In Marxist terms, this is a superstructural conflict that has now started to irrevocably impact the base of material history. As I write these words, the most recent escalation of this conflict has amounted to an unprecedented attack on India’s leading institution of higher learning, Jawaharlal Nehru University in Delhi. Central-government forces and Delhi police brutalized students participating in a peaceful protest against the execution of Afzal Guru, the Kashmiri activist accused of playing a role in the 2001 shooting attack on the Indian Parliament. What followed was an arrest that set the nation aflame in protest, that of Kanhaiya Kumar, the president of the JNU student union.
It is at the same time curious and perfectly understandable how literature and, more shockingly, the figures of writers themselves have repeatedly come under threat in India—precisely because their function and existence have been felt to be threatening to the new fabricators of history and culture. Americans might be familiar with how pressure from Hindu right-wing groups led Penguin India to recall Wendy Doniger’s book The Hindus, which chronicled Hinduism with a historical verisimilitude that appalled those committed to a sanitized, culturally purified, and ethnically cleansed version of the religion.
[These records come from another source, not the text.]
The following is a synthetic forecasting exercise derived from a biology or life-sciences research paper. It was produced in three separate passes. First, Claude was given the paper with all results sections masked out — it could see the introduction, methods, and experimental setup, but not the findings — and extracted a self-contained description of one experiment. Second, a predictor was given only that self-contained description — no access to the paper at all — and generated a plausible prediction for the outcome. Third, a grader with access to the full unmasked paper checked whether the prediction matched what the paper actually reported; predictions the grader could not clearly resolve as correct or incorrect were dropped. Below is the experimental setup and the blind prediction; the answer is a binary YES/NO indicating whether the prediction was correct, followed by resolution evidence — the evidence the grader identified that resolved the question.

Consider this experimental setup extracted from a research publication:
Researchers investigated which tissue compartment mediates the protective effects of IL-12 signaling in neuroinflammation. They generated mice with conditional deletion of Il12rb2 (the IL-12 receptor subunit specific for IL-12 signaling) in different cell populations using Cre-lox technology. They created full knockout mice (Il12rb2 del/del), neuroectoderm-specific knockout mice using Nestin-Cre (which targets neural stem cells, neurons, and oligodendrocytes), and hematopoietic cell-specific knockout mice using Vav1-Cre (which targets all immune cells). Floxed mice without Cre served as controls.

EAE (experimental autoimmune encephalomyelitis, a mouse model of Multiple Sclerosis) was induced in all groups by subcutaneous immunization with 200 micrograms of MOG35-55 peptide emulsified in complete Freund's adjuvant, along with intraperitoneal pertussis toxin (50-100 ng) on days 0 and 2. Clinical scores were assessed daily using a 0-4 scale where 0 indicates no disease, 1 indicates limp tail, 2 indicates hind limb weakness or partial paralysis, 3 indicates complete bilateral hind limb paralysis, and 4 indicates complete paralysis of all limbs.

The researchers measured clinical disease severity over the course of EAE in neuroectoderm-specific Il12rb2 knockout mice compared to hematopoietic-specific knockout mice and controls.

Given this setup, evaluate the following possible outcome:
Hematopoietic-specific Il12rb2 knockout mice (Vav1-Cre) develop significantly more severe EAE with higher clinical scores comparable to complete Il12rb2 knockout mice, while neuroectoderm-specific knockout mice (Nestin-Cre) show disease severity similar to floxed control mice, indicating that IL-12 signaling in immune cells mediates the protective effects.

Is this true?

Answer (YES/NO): NO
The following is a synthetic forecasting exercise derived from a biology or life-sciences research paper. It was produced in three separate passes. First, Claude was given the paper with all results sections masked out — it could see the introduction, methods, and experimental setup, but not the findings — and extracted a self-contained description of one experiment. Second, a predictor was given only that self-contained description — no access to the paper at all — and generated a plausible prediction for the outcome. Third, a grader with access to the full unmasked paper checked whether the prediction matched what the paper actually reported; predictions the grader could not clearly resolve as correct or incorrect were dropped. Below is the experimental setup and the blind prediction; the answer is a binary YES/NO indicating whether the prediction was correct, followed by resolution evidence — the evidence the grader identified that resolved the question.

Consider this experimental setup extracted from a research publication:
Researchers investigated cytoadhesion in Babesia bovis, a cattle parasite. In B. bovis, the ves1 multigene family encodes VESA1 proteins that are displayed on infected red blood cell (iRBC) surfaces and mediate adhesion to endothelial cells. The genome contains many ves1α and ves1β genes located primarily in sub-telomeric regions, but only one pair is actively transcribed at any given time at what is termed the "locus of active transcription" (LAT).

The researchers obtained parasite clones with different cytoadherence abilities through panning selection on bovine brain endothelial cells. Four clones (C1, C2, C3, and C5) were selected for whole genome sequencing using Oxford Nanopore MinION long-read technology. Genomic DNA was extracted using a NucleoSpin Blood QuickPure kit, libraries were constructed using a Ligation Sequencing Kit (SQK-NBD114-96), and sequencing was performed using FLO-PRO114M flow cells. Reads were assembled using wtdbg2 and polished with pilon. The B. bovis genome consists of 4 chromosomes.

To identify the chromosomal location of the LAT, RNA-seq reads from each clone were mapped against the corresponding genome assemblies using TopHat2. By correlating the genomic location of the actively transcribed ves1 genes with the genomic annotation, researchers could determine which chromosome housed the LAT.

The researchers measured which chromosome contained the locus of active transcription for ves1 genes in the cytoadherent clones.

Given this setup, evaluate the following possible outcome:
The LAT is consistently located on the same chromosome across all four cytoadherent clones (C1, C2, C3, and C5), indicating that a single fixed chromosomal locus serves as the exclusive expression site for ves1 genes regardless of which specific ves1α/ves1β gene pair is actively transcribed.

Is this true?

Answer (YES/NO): NO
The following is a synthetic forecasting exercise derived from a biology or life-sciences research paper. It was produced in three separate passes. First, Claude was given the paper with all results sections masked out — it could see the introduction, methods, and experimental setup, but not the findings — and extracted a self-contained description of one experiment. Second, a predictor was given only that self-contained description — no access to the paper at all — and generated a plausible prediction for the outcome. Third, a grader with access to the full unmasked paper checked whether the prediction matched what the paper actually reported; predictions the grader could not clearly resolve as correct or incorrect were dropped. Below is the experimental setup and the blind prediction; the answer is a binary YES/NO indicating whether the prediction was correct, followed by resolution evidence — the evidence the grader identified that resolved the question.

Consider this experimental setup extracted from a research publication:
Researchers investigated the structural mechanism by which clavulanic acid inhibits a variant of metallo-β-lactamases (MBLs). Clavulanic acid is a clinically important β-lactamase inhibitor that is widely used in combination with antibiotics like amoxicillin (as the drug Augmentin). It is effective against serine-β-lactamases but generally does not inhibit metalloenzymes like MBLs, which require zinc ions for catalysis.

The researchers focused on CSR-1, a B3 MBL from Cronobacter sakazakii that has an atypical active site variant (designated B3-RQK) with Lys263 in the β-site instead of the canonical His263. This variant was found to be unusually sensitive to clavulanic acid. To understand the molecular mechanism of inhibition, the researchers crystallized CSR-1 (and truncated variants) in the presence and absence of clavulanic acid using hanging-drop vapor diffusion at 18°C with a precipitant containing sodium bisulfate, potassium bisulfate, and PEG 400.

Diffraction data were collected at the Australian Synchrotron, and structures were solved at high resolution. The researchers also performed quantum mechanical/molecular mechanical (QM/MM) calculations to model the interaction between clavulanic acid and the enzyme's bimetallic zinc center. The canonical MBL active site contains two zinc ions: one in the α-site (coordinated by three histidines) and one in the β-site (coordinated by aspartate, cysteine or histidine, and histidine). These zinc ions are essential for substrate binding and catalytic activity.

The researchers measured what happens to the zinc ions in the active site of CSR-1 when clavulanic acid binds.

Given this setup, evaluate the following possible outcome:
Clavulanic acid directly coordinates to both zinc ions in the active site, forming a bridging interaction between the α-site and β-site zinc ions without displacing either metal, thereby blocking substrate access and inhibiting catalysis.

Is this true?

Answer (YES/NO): NO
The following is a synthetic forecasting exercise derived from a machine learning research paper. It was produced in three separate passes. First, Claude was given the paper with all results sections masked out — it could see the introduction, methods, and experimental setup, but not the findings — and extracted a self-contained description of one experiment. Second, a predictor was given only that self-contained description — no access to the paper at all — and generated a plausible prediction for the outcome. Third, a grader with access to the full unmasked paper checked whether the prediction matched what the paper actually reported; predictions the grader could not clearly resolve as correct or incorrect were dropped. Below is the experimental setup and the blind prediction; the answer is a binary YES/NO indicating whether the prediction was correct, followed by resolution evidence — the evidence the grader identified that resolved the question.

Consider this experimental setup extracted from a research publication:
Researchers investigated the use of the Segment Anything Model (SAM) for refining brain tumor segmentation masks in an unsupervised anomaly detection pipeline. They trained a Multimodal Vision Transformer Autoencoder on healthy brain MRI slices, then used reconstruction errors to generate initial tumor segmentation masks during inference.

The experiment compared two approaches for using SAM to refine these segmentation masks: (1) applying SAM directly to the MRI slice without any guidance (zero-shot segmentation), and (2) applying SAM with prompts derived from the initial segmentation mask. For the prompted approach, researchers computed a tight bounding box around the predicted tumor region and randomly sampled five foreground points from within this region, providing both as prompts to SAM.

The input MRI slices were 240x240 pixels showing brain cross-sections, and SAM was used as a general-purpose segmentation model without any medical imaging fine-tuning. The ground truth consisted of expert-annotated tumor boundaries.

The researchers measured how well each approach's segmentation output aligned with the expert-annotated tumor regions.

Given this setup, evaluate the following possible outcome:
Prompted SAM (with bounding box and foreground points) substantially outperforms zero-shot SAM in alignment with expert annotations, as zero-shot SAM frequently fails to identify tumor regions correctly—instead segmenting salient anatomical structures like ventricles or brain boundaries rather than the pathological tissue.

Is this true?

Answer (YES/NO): YES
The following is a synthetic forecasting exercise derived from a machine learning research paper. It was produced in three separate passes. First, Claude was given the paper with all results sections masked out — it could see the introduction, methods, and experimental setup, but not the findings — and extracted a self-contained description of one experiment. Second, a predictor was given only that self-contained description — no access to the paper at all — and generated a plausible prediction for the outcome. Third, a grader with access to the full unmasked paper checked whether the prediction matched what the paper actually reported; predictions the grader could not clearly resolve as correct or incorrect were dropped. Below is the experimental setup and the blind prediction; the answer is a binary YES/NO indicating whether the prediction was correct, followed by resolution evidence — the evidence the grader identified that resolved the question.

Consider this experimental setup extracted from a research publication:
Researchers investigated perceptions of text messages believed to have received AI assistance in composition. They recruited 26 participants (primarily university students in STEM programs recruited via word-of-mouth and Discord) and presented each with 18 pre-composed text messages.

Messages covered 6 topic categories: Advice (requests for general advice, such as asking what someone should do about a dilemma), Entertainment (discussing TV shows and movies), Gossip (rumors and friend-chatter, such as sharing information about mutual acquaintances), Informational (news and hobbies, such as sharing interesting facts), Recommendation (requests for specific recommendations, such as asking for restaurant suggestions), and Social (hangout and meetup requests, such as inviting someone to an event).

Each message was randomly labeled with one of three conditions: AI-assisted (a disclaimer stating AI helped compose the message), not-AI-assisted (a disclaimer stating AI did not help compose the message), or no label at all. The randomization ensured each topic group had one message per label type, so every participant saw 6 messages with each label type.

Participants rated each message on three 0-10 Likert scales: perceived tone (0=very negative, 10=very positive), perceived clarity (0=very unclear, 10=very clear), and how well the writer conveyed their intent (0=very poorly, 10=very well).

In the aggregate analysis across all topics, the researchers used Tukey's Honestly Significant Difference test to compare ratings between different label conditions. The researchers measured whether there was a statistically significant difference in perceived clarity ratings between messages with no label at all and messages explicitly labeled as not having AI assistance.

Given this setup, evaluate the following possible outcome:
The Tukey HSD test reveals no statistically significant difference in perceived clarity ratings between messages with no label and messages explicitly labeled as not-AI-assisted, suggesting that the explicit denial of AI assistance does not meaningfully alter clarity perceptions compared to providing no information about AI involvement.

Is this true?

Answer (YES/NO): YES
But they may not have heard of the Kannada scholar M. M. Kalburgi, whose groundbreaking research on religion and caste earned the wrath of Hindutva and caste purists and led to his murder last August, while several secularist bloggers were killed by Islamic extremists in Bangladesh between 2013 and 2015. In India, 2015 ended with the tribulations of a writer well known in the West, Arundhati Roy, who faced contempt of court over her article protesting the denial of bail to a disabled Delhi University professor, G. N. Saibaba, who had been arrested for alleged links to Maoists.
But these are only a few of the hundreds of acts of violence directed at writers in India in 2015. It was a sufficiently strange and violent year for the writer Nilanjana S. Roy to ask in a recent BBC article, “Will 2016 be a turning point for free speech in India?” So far, 2016 looks to be even darker, if the state-sponsored terrorism against the spoken word at JNU is any indication.
We began the following conversation in the middle of January 2016, when this question could perhaps be asked with the greater optimism of a fresh new year, not knowing what February would bring. The three participants are key figures in the literary public sphere in India today: Githa Hariharan, novelist, cultural commentator, activist, and founding member of the Indian Writers’ Forum; Arunava Sinha, translator and consulting editor for the independent news portal Scroll.in; and Anjum Hasan, poet, novelist, and books editor of Caravan magazine.
Saikat Majumdar (SM): We were beginning to get used to the idea that literature doesn’t really matter anymore, that it hardly has any space in the public sphere. Now suddenly it has emerged as threatening, capable of provoking bullets and bloodshed, beyond the good old days of banning and burning books. How does something inconsequential suddenly become so unsettling, even dangerous?
Arunava Sinha (AS): I suspect it’s less to do with the content of literature and more with the associations that writers have in the public perception in India: with freedom, empathy, a challenge to the orthodoxy, and the ability to communicate. More specifically, of course, the uncorking of the conservative—tending to bigotry—right-wing spirit among many Indians has led to literature being equated with a political position they both fear and loathe. Writers are a reviled tribe for this reason rather than for the specific content of their books.
I see the violence as a form of desperate muscle-flexing, aided by the complicity and support of the administration and of its apologists, who have painted themselves into an intellectual corner they cannot get out of anymore. It should, ideally, be resisted or ignored. The tragedy is the refusal of the publishing industry—there are exceptions, of course—to stand up to it. Instead, they’re quick to cite business interests and even threats to employees and just back down.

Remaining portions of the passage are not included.